Search
Generic filters
Maintaining CMMC Security Configurations for Continuous Assurance
April 7, 2021

How to keep the conversation going when you talk about audits and CMMC security configurations

If you’re looking to clear out a room at a party, utter the word “audit.” While audits are necessary for holding organizations accountable, they require a lot of time and paperwork. When looking to meet and maintain compliance with the Cybersecurity Maturity Model Certification (CMMC), the bigger problem is that the landscape continuously changes. Today’s controls can change by tomorrow if cybercriminals find a new way to use common vulnerabilities and exposures (CVEs). Leveraging automation to maintain CMMC security configurations for continuous assurance reduces audit costs and increases employee productivity.

What are security configurations?

Security configurations and security baselines are technical configuration settings that technology manufacturers suggest organizations implement to prevent cybercriminals from infiltrating devices, systems, networks, and software. For example, your organizations might use Defense Information Systems Agency (DISA) Security Technical Implementation Guides (STIGs) or Center for Internet Security (CIS) Benchmarks.

These low-level technical controls are difficult to manage manually. Generally, the low-level technical configurations are maintained in a firmware repository or software databases. Often, organizations use security content automation protocol (SCAP) tools to manage these configurations. SCAP-validated tools can read the configurations, scan your environment, and identify out-of-compliance configurations.

What is the risk if you have out-of-compliance security configurations?

Security configurations help you prevent malicious actors from using CVEs to infiltrate your environment. CVEs, or common vulnerabilities and exposures, are known flaws that security researchers identify. After identifying the flaw, the security researchers inform the manufacturer, who then releases a security patch update. Once the manufacturer has released the security update, the CVE can be publicly listed.

Once a CVE is made public, malicious actors can use these to look for security vulnerabilities in an organization’s IT stack. This is why patching cadence, or the time it take a company to install security patches, is essential to their security posture. Best practices are to apply critical security patches within 30 days of the update’s release.

Why is maintaining and documenting security configurations difficult?

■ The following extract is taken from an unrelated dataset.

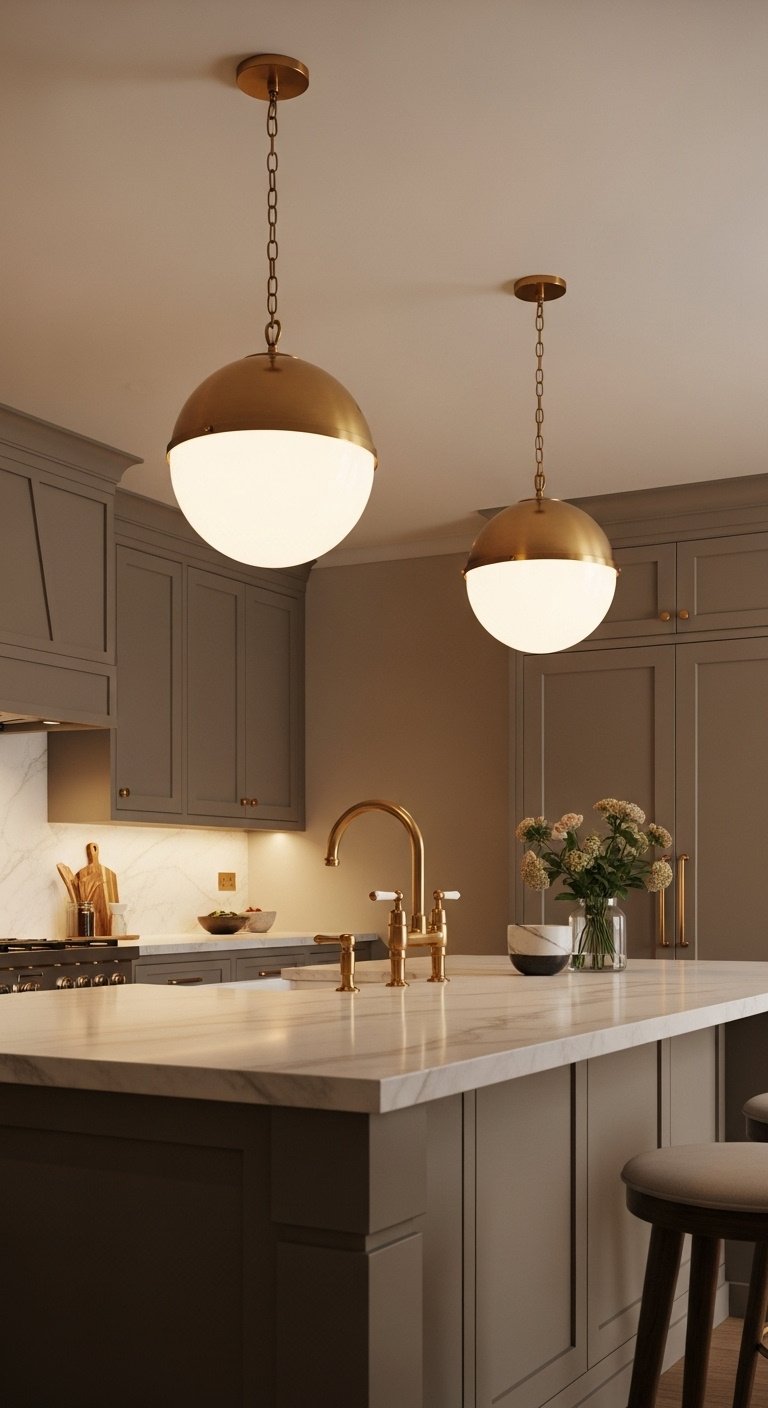 Taupe kitchen island with globe shaped brass pendant lights and cream marble countertop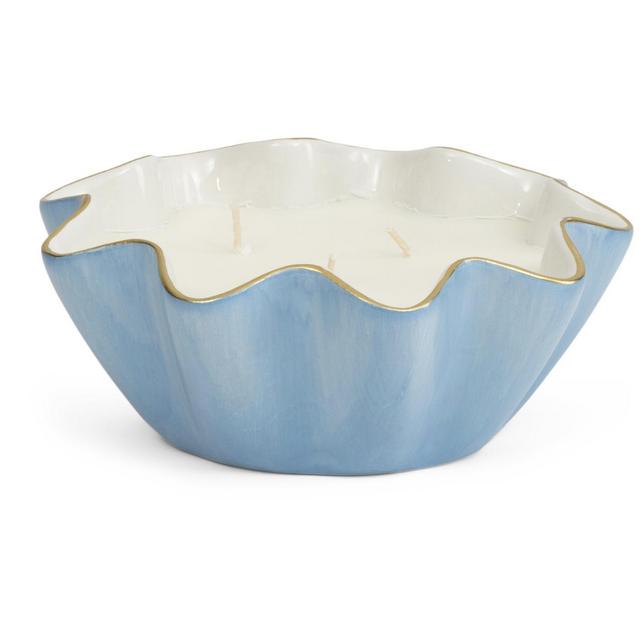 21oz Scalloped Edge Dish With Shiny Gold Rim Candle | Home | TJ Maxx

Not only is maintaining security configurations difficult, but complex IT infrastructures make documenting compliance activities cumbersome. Often, organizations that managing security configurations manually document waivers in spreadsheets which makes collecting audit documentation time-consuming.

Difficult to prioritize

Many companies struggle to maintain security configurations because updates come in different forms. Some types of patches include:

  • Hotfix
  • Point release
  • Program temporary fix
  • Security
  • Service pack

While a security patch might be a high priority, a point release might address several software errors, called bugs, or a program as a temporary fix might respond to a single bug. These bugs often impact usability rather than security.

Because so many types of patches exist, understaffed IT departments can struggle to prioritize the patches if they don’t have visibility into criticality.